▶ _Passage_:
※ ※ ※

# Proving Tr(XY) = Tr(YX) (Sakurai, p. 59, prob. 1.4)

1. Jul 19, 2010

### bjnartowt

1. The problem statement, all variables and given/known data
You know ${\rm{Tr}}(XY) = \limits^{???} {\rm{Tr}}(YX)$, but prove it, using the rules of bra-ket algebra, sucka. (The late Sakurai does not actually call his reader "sucka").

2. Relevant equations
$${\mathop{\rm Tr}\nolimits} (X) \equiv \sum\nolimits_{a'} {\left\langle {a'} \right|X\left| {a'} \right\rangle } [/itex] [tex]XY = Z = \left\langle {a''} \right|Z\left| {a'} \right\rangle = \left\langle {a''} \right|XY\left| {a'} \right\rangle = \sum\nolimits_{a'''} {\left\langle {a''} \right|X\left| {a'''} \right\rangle \left\langle {a'''} \right|Y\left| {a'} \right\rangle }$$

3. The attempt at a solution

Obviously: XY ≠ YX, but Tr(XY) = Tr(YX). Therefore: there must be something about the trace that allows for this, and not about “X” and “Y”. We are therefore prompted to consider the definition of trace:

$${\mathop{\rm Tr}\nolimits} (X) \equiv \sum\nolimits_{a'} {\left\langle {a'} \right|X\left| {a'} \right\rangle }$$

We are also reminded of what matrix multiplication “looks like”:
$$XY = Z = \left\langle {a''} \right|Z\left| {a'} \right\rangle = \left\langle {a''} \right|XY\left| {a'} \right\rangle = \sum\nolimits_{a'''} {\left\langle {a''} \right|X\left| {a'''} \right\rangle \left\langle {a'''} \right|Y\left| {a'} \right\rangle }$$

So: the trace of this is the sum of the diagonal elements: I now use the First equation in "relevant equations" to say:
$${\mathop{\rm Tr}\nolimits} (XY) = {\mathop{\rm Tr}\nolimits} \left( {\sum\nolimits_{a'''} {\left\langle {a''} \right|X\left| {a'''} \right\rangle \left\langle {a'''} \right|Y\left| {a'} \right\rangle } } \right) = \sum\nolimits_{b'} {\left( {\sum\nolimits_{a'''} {\left\langle {b'} \right|X\left| {a'''} \right\rangle \left\langle {a'''} \right|Y\left| {b'} \right\rangle } } \right)}$$

Now: we calculated Tr(XY), but if I calculated Tr(YX) the same way, it seems the traces being equal would be thwarted by XY not being the same as YX.

※ ※ ※

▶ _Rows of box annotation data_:
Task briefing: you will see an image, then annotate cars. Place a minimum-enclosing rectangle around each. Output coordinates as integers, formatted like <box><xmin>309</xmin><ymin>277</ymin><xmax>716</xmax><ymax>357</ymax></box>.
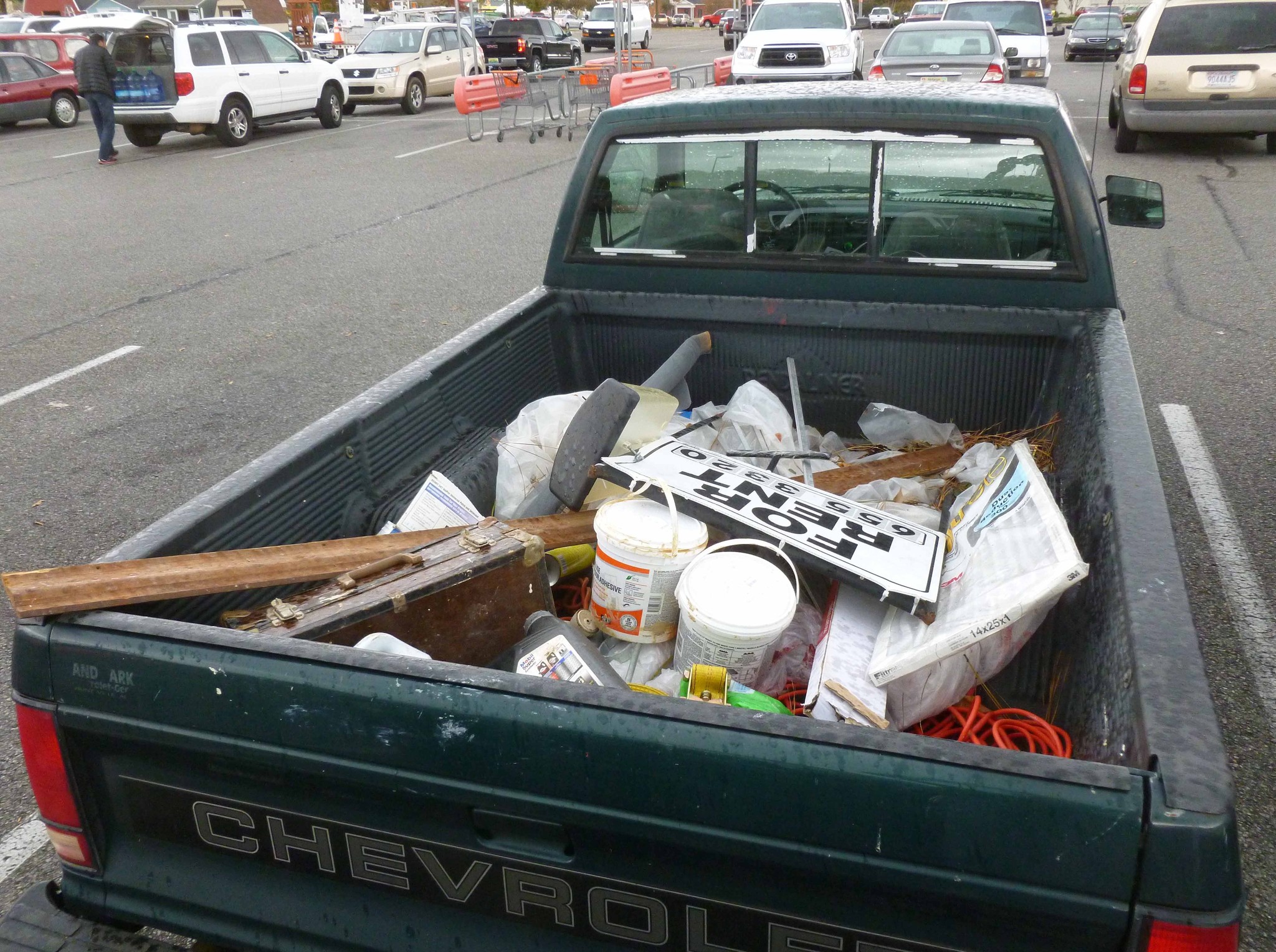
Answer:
<box><xmin>332</xmin><ymin>22</ymin><xmax>487</xmax><ymax>116</ymax></box>
<box><xmin>1105</xmin><ymin>0</ymin><xmax>1276</xmax><ymax>155</ymax></box>
<box><xmin>0</xmin><ymin>2</ymin><xmax>654</xmax><ymax>124</ymax></box>
<box><xmin>1096</xmin><ymin>4</ymin><xmax>1146</xmax><ymax>23</ymax></box>
<box><xmin>699</xmin><ymin>8</ymin><xmax>733</xmax><ymax>28</ymax></box>
<box><xmin>867</xmin><ymin>20</ymin><xmax>1019</xmax><ymax>84</ymax></box>
<box><xmin>1043</xmin><ymin>8</ymin><xmax>1055</xmax><ymax>27</ymax></box>
<box><xmin>1073</xmin><ymin>5</ymin><xmax>1096</xmax><ymax>17</ymax></box>
<box><xmin>1064</xmin><ymin>12</ymin><xmax>1132</xmax><ymax>62</ymax></box>
<box><xmin>0</xmin><ymin>51</ymin><xmax>81</xmax><ymax>128</ymax></box>
<box><xmin>904</xmin><ymin>1</ymin><xmax>948</xmax><ymax>22</ymax></box>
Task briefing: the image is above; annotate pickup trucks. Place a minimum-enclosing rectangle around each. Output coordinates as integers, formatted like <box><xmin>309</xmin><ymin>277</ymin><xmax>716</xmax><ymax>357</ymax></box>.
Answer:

※ ※ ※

▶ _Required task_: Set down word for word the part of the trace thread that begins at "So: the trace" and stops after "same as YX.".

▶ _Finished answer_:
So: the trace of this is the sum of the diagonal elements: I now use the First equation in "relevant equations" to say:
$${\mathop{\rm Tr}\nolimits} (XY) = {\mathop{\rm Tr}\nolimits} \left( {\sum\nolimits_{a'''} {\left\langle {a''} \right|X\left| {a'''} \right\rangle \left\langle {a'''} \right|Y\left| {a'} \right\rangle } } \right) = \sum\nolimits_{b'} {\left( {\sum\nolimits_{a'''} {\left\langle {b'} \right|X\left| {a'''} \right\rangle \left\langle {a'''} \right|Y\left| {b'} \right\rangle } } \right)}$$

Now: we calculated Tr(XY), but if I calculated Tr(YX) the same way, it seems the traces being equal would be thwarted by XY not being the same as YX.